The Magic of Book Picking: Lessons in Art Deco Fashion Design
S.A.
There are two of us, Sophisticated Readers, living 100 miles apart. We are online only, when it comes to selling, but hands-on only, when it comes to selecting our books.
Some times, we experience an ineffable mystery of connection to our finds: an indescribable cosmic link between us, the pickers, and the books we pick.
Once, at an outdoor book sale in Carlsbad, in the midst of thousands of books piled high on folding tables, I put my hand on an uncommon Charles Bukowski book of poetry: a birthday gift for Sophisticated Reader #2 who avidly collects him. Another time, in Los Angeles, at a thrift store, while out picking books with Sophisticated Reader #2, a Bukowski book fell off a book shelf and landed on top of her head. Luckily, it was a soft cover. Also, luckily, it was autographed by Sean Penn.
You can feel the magic when this happens. "Wait a minute!" the inner voice commands, as if this coincidence, this Jungian synchronicity, could not have happened the way it did. Moments like this are memorable because they are random and infrequent. But recurring. Of course, they do not always involve Bukowski (although wouldn't that be nice)?
Take the set of Art Deco Fashion Design books, above, we are now selling. The scarce set includes both 17 softcover correspondence-school lessons in fashion design (1930s-'40s), plus a 1938 hardcover fashion design book by the same author & publisher. The hardcover is illustrated , with a surprise bonus of a valuable Deco pochoir fashion plate, tucked inside.
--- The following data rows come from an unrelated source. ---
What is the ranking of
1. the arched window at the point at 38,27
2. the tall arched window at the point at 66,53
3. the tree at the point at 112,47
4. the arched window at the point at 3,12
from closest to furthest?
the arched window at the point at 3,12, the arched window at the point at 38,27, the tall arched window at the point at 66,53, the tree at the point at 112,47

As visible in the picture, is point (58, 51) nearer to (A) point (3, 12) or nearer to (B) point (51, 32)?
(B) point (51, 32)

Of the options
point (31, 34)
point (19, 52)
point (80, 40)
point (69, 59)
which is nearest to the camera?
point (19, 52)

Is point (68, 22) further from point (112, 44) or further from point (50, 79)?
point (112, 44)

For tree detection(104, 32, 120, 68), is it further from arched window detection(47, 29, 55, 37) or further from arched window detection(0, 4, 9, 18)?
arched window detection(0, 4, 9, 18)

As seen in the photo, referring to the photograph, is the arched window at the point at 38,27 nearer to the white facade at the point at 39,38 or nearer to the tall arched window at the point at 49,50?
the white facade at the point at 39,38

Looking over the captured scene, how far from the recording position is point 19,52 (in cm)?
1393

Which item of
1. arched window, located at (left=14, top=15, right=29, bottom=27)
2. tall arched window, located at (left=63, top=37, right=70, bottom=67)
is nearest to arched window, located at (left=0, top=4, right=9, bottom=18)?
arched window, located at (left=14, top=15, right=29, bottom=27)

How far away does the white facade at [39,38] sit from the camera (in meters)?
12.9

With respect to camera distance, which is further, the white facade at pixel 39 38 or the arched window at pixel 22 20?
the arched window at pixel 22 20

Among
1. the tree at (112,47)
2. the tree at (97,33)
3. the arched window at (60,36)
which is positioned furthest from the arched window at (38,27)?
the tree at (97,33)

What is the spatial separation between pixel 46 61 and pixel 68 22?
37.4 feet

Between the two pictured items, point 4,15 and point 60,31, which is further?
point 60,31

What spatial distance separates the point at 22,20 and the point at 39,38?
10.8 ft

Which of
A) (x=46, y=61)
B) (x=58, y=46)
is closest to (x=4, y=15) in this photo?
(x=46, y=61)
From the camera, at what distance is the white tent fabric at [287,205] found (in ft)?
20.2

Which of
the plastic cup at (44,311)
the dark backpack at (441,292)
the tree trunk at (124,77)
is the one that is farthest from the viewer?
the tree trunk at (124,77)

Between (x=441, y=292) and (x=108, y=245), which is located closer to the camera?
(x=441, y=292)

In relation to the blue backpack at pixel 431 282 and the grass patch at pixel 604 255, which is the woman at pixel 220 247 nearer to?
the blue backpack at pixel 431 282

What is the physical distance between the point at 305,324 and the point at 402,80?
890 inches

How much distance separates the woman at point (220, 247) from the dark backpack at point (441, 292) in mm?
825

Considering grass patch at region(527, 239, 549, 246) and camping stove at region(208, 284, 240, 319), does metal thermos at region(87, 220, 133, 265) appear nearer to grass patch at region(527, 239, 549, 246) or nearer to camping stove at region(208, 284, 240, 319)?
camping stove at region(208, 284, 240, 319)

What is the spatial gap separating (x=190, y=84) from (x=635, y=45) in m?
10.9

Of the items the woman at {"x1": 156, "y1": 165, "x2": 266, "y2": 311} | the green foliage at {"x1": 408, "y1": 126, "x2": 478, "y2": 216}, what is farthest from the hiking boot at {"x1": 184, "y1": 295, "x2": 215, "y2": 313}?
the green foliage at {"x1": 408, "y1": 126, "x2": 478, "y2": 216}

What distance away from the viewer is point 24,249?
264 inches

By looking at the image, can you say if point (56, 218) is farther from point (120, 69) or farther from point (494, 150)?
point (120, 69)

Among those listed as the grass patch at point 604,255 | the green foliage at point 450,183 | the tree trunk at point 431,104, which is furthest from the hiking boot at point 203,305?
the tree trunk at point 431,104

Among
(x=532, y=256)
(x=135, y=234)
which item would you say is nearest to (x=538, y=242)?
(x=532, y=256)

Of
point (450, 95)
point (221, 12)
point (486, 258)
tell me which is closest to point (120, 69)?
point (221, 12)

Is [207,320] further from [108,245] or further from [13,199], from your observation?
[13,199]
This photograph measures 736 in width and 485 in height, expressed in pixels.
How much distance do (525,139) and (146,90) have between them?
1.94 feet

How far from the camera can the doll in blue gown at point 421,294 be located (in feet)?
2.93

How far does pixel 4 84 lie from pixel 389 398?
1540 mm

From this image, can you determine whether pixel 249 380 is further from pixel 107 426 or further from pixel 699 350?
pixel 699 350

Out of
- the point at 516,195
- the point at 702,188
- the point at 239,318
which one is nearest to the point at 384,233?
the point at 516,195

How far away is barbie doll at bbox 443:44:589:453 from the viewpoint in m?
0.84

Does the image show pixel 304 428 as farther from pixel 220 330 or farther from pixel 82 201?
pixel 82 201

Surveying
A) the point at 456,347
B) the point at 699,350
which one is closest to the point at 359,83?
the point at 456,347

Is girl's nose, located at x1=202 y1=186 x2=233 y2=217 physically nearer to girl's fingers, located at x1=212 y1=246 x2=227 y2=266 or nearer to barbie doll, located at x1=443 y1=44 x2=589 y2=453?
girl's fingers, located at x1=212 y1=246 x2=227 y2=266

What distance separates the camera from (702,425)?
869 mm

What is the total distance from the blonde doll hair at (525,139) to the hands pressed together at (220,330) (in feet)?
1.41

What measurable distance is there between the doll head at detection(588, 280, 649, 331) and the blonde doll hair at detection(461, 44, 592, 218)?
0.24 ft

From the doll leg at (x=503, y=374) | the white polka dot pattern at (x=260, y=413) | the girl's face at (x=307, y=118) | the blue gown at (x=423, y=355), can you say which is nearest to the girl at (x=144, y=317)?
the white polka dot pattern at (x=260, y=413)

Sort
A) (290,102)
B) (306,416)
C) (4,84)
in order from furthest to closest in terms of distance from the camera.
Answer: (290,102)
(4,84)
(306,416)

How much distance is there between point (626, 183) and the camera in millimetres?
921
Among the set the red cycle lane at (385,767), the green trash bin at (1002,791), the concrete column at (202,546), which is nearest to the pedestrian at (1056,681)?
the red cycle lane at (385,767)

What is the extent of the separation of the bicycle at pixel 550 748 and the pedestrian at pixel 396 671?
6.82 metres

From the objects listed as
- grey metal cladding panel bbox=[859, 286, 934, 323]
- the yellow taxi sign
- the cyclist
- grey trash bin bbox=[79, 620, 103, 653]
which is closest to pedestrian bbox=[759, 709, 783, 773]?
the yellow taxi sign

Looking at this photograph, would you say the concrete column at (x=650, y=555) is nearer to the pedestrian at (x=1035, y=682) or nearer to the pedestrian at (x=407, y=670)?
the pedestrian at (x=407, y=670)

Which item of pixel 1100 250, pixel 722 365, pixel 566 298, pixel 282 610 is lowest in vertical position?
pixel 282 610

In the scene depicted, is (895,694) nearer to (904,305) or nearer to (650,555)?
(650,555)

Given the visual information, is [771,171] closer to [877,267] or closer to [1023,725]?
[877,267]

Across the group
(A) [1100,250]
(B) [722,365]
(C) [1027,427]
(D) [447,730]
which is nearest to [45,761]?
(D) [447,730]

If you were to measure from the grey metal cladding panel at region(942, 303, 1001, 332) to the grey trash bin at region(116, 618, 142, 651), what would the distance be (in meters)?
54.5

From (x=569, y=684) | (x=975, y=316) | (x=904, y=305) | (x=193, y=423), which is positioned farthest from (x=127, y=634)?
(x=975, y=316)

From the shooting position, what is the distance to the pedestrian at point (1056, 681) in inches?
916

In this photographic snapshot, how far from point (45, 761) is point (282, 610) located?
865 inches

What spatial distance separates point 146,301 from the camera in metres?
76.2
The magic in this pick is that I bought the softcover design-class books in March at an auction in Vista. Sophisticated Reader #2 bought the hardcover recently, at a sale of antique books in Glendale. Our picks were months and miles apart. The books are only, now, re-united, as if there had never been any time or distance between them. They belong together.
Over the many years Sophisticated Reader #2 and I have collected, we've never run across these titles. Sophisticated Reader #2 didn't know I had purchased the lot of fashion design correspondence books, until she told me about her Art Deco fashion design find. But, her book, when added to the school lessons I already had, greatly increased the books' combined value, for more than one reason.
To paraphrase, the great Kurt Vonnegut, "If this isn't magic, I don't know what is."